Hi,
I am getting a RTX 3090, and I am wondering if all the relevant libraries support the new Ampere architecture (so that the Clara AIAA-server can be run on the machine)?
Hi,
I am getting a RTX 3090, and I am wondering if all the relevant libraries support the new Ampere architecture (so that the Clara AIAA-server can be run on the machine)?
Hi
Thanks for your interest in Clara train and AIAA. Yes new GPUs should work fine as long as you have the latest drivers.
Please let us know if you face any issues.

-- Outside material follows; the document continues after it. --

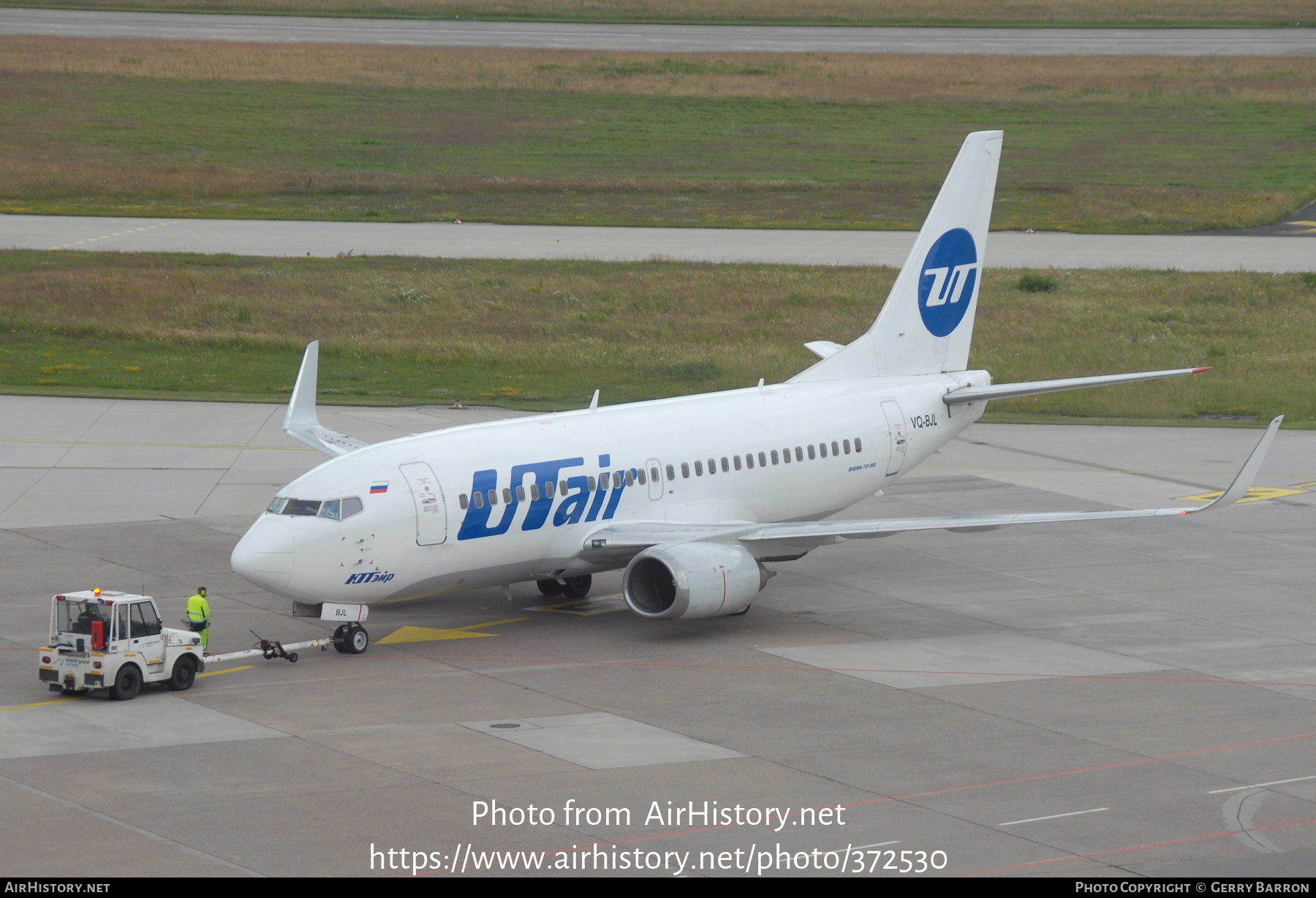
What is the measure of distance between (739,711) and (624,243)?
5678cm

Also FYI we will be releasing Clara Train V3.1 soon so stay tuned
Hi aharouni,
thanks for the reply! I tried running the AIAA on the RTX 3090 the same way that I succesfully ran it on NVIDIA RTX 2080 Ti. However, when trying to upload the model by
curl -X PUT "http://172.17.0.2/admin/model/deepGrow" -F "config=@deepGrow/config/config_aiaa.json;type=application/json" -F "data=@deepGrow/models/network.pt,
I get
{"error":{"message":["5","Failed to export model to TRTIS"],"type":"AIAAException"},"success":false}
Also, upon the launch of the docker with Clara docker-image (clara-train-sdk:v3.0) I get
WARNING: Detected NVIDIA GeForce RTX 3090 GPU, which is not yet supported in this version of the container
ERROR: No supported GPU(s) detected to run this container
As you can see, in nvidia-smi there is no process “trtserver” as should as the AIAA-server is currently running.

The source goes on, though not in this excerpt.